§ Reading text
»»
As for Antonio "Il Bestia" Conte, it'll be interesting to see how high the Romans will pass the ball more than anything else.

Where the battle will be won...
In the history of mankind, the Roman Empire is still widely regarded as the greatest empire in history. Ironically, its downfall was actually due to invasions from the Germanic tribes (and ofc it didn't help that Romulus' glory was already on the wane by then). Will the history repeat itself?



Key to victory (for one team) and defeat (for another) lies in Toni "Stark" Kroos and Stefano "the Cap" Sturaro. Ignore Deadpool here, he's just crazy like yours truly. Wani from the retail pharmacy has always been right abt me even though she's just joking around.

Going by the list, it's quite possible that both individuals will be deployed at the holding mid area. A good thing for Italy as well.

Germany=no weakness?
Football is a very simple game. You have 22 blokes chasing a ball, you'll also have the Germans always winning. However, that's actually no different from assuming Deadpool having nothing to do with the X-Men (which in fact he really did in the form of the X-Force). Imagine this happening in the Teutonic dressing room.

Löw: Guys, you see what that Christian Vieri says? That we have no weak points?

Kroos: It's bullshit, coach.

Löw: Maybe it's bullshit. That comes to mind an interesting conversation I've had with a foreign talent hailing from Singapore. She happens to be based at Hamburg by the way. We actually discussed whether gods should be considered gods if they can't survive Ragnarok.

 Kroos: More bullshit, coach.

Löw: Let's not fall for his trap. If even the gods can't win against the inevitable, it means we have only one method of proving him right: winning. By the way, did you read the last line, the one I circled?

Kroos: Yes, coach. That moron said that we are the most fancied team in the tournament, that everyone knows it.

Löw: He's right about that, when we see him off the pitch we will need to thank him, even, he gave us a compliment, it means we are back. That we instill fear, that we are honoring the name we carry. Remember: only those who do not win get the opponents' full sympathy.

Kroos: Coach, he also says you are insane... actually, when was the last time you scratch yourself?

Löw: Kroos, I'm gonna place you in the same position I gave to Schweinsteiger last time round. We need to play it fast and furious via the counter. I could have started you in the hole, but that'll mean I'm being somewhat of a racist since Özil is technically a Turk.

Kroos: We're going straight for the jugular once we break up play? What if those Italians decide to park their bus in front instead?

Löw: Ah, Ballack still owes me an Euro and twenty cents, by the way. Please go tell him this after the tournament.

Kroos: What for?

Löw: For the newspaper...

So what am I trying say? Basically this image below...
««
§ Things to do
[1] Write out the part of the match preview starting with "Kroos: It's bullshit, coach." and going on through "one I circled?".
[2] Shorten the paragraph of the match preview that begins "In the history of mankind" into a brief list of its main points.
[3] In the match preview, translate this sentence into Spanish: "Going by the list, it's quite possible that both individuals will be deployed at the holding mid area."

§ Data shown
»»
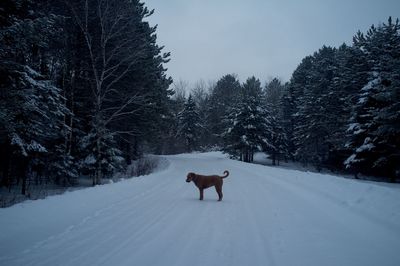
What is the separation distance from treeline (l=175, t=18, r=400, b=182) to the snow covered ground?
14.3 meters

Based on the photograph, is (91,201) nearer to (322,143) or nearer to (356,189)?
(356,189)

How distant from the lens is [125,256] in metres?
4.25

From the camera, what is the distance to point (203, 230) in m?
5.62

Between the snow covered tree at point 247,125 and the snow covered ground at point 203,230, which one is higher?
the snow covered tree at point 247,125

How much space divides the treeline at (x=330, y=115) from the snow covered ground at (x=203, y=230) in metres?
14.3

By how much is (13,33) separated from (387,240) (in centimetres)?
1281

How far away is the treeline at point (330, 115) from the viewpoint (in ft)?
72.0

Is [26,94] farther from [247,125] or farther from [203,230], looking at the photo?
[247,125]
««
§ Answer set
[1]
Kroos: It's bullshit, coach.

Löw: Maybe it's bullshit. That comes to mind an interesting conversation I've had with a foreign talent hailing from Singapore. She happens to be based at Hamburg by the way. We actually discussed whether gods should be considered gods if they can't survive Ragnarok.

 Kroos: More bullshit, coach.

Löw: Let's not fall for his trap. If even the gods can't win against the inevitable, it means we have only one method of proving him right: winning. By the way, did you read the last line, the one I circled?

[2]
- The Roman Empire is still widely regarded as the greatest empire in history.
- Its downfall came from invasions by the Germanic tribes, at a time when Romulus' glory was already on the wane.
- Will history repeat itself?

[3] Según la lista, es bastante posible que ambos sean desplegados en la zona del mediocampo de contención.